Still, many experts believe that the data with the largest business impact is the most difficult to measure. The need to do so will pressure executives to build robust warehousing environments that can make sense of various information sets as quickly as possible, allowing firms of all sizes to use a broad range of information for numerous practices, improving their ability to compete and prosper in the long run.
Quality over quantity
Of course it will become increasingly difficult to find a needle if the haystack continues to grow in size. This prospect should encourage executives to build programs that regularly maintain the haystack, trimming the unnecessary heaps of hay to make sifting through the pile less complex.

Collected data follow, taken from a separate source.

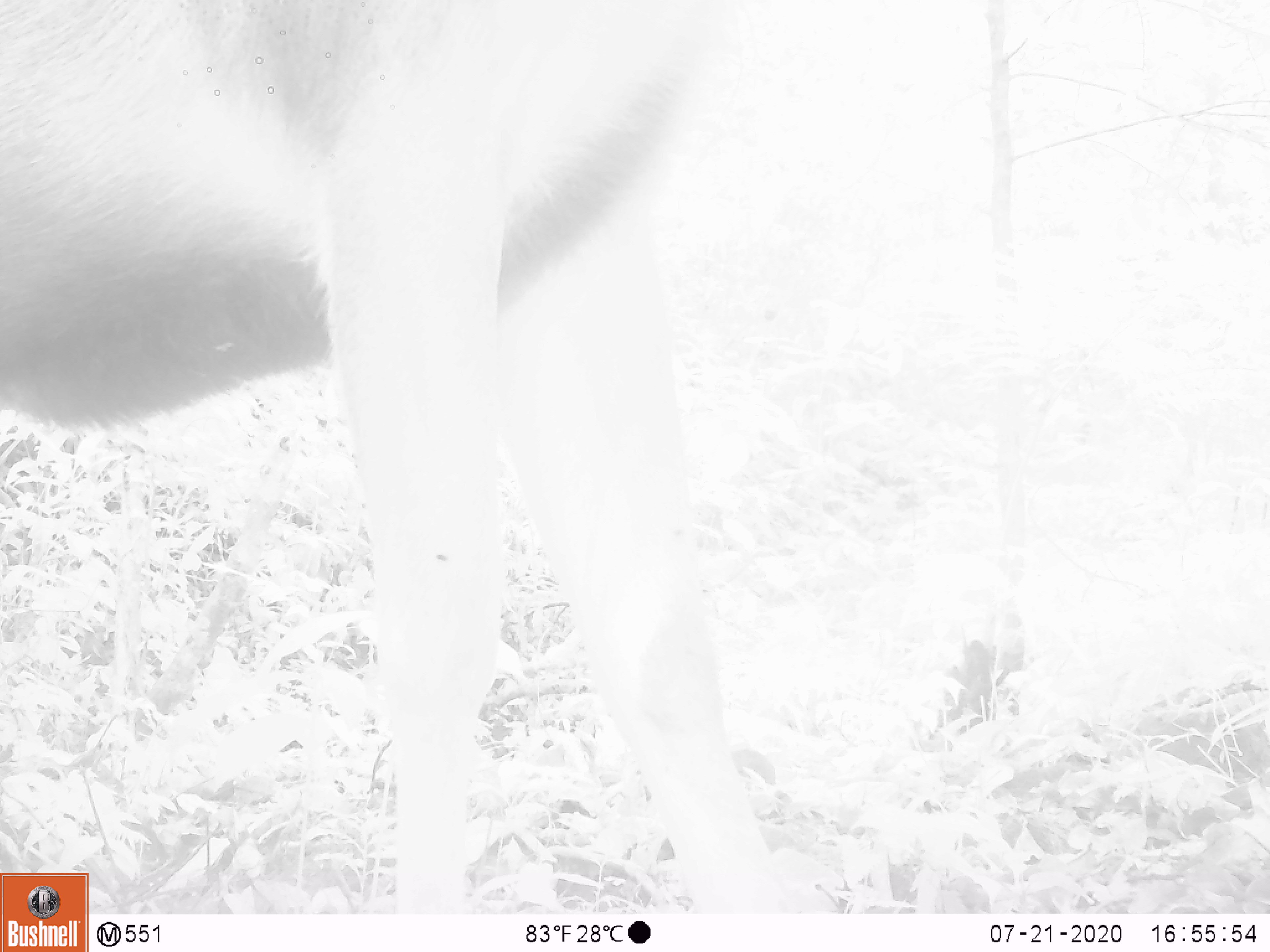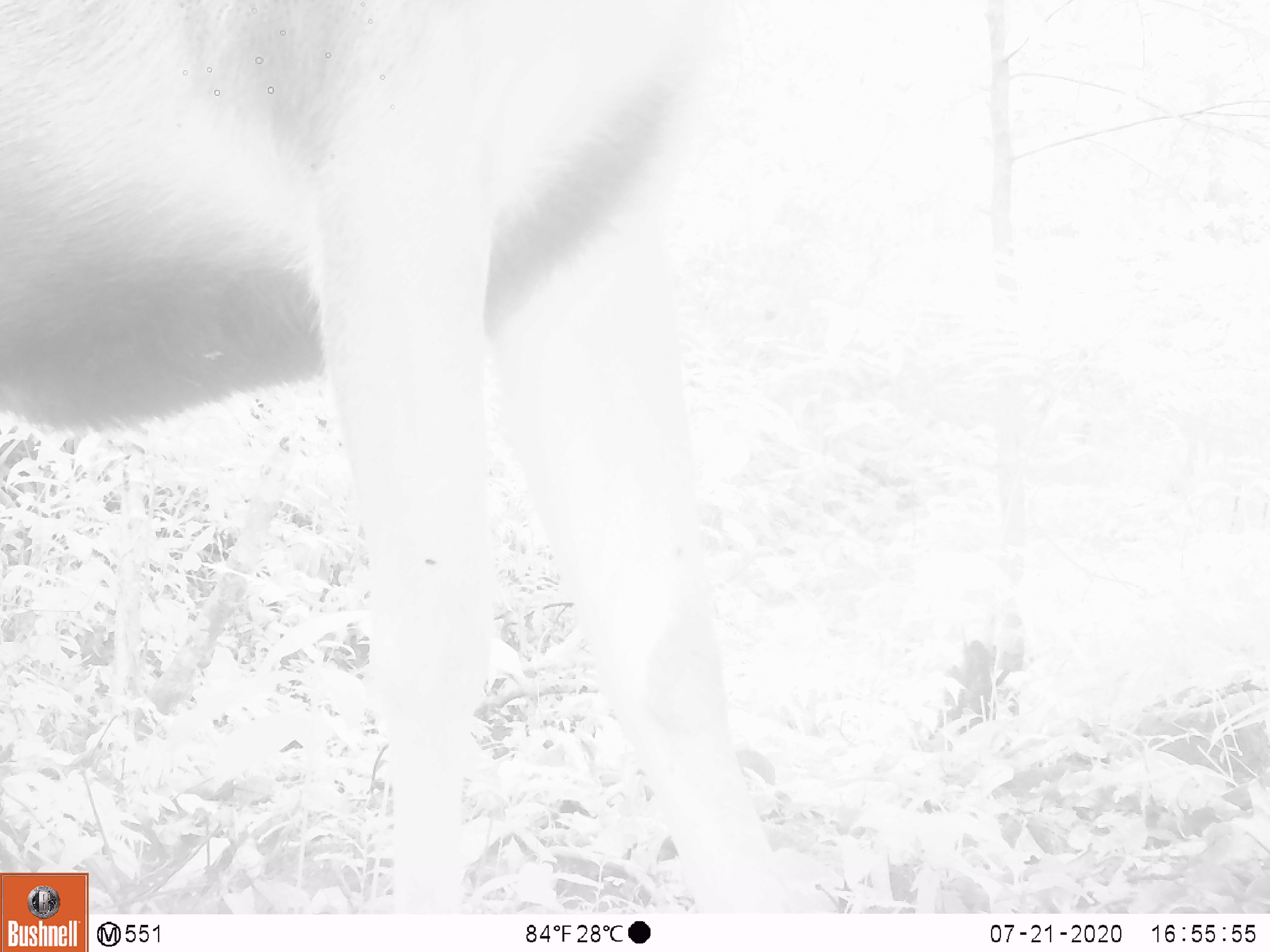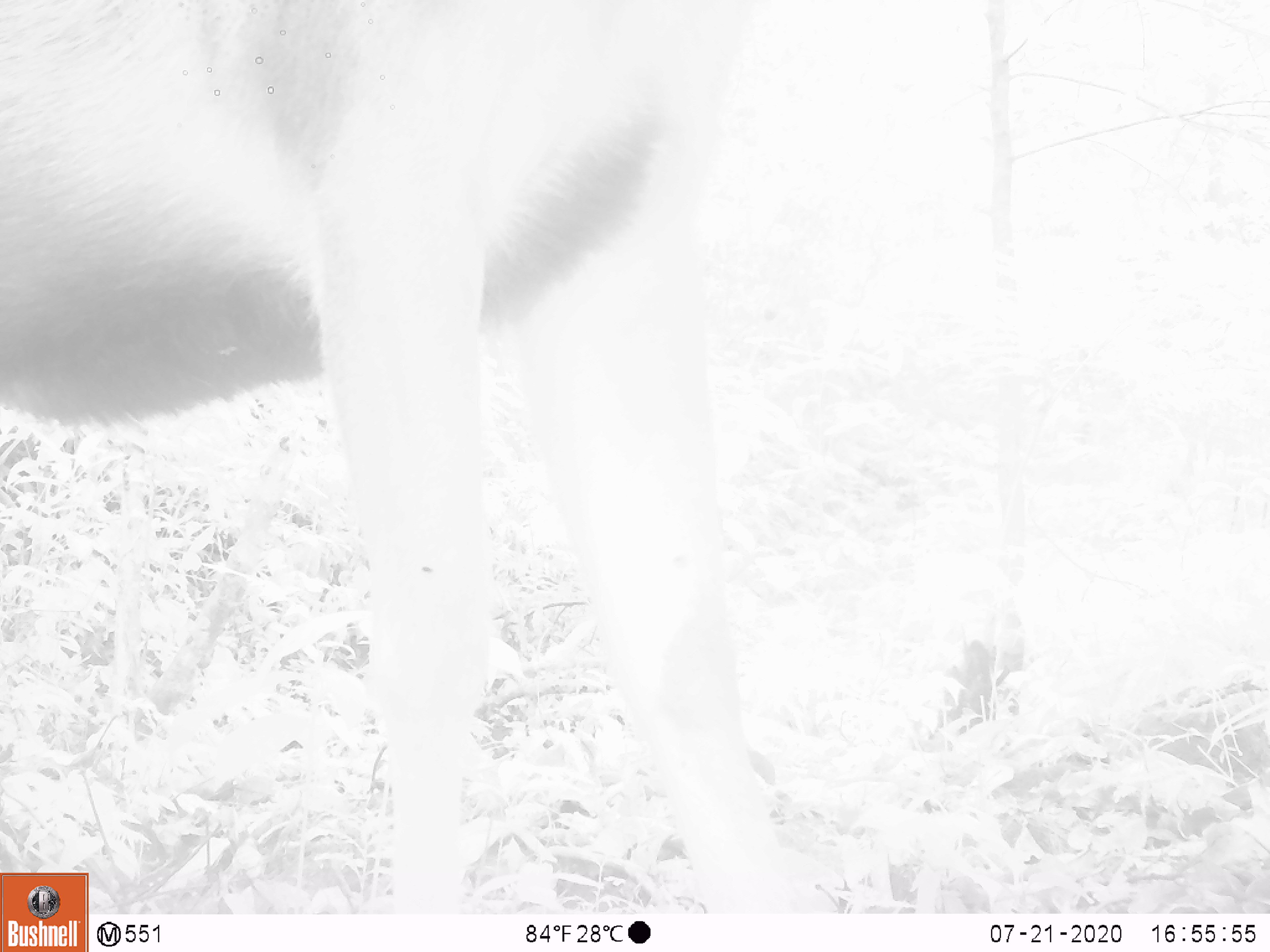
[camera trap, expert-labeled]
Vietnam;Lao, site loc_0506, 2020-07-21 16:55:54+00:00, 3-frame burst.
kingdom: Animalia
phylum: Chordata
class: Mammalia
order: Artiodactyla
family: Cervidae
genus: Rusa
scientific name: Rusa unicolor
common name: sambar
Sambar (Rusa unicolor). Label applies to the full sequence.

In terms of data management, this means that organizations need to understand the complications and opportunity costs associated with the inability to keep information storage environments in check.
Because there is no single best practice approach to Big Data, it will be up to decision-makers to determine how much they emphasize accuracy and timeliness within their initiatives. For the most part, hiring new employees who have the skills to quickly and efficiently sort through large volumes of information is a good place to start because having the proper workforce is the best building block for a strong and comprehensive Big Data strategy.
In addition to people, organizations need to take the time to find the right technology to manage Big Data. can be a boon for firms that need a highly flexible and elastic infrastructure, while deploying sophisticated analytics solutions can help individuals quickly assess and evaluate the usefulness of the information at hand.
As the business world becomes increasingly competitive, decision-makers must develop Big Data strategies with speed and accuracy in mind. Simply adopting a policy that encourages employees to collect as much information as possible can be dangerous, especially when organizations don’t have the necessary skills and technologies needed to maintain those volumes. In the era of Big Data, quality will always reign over quantity because useful information will provide companies with more opportunities to improve operations, reduce costs, and augment the customer relationship landscape.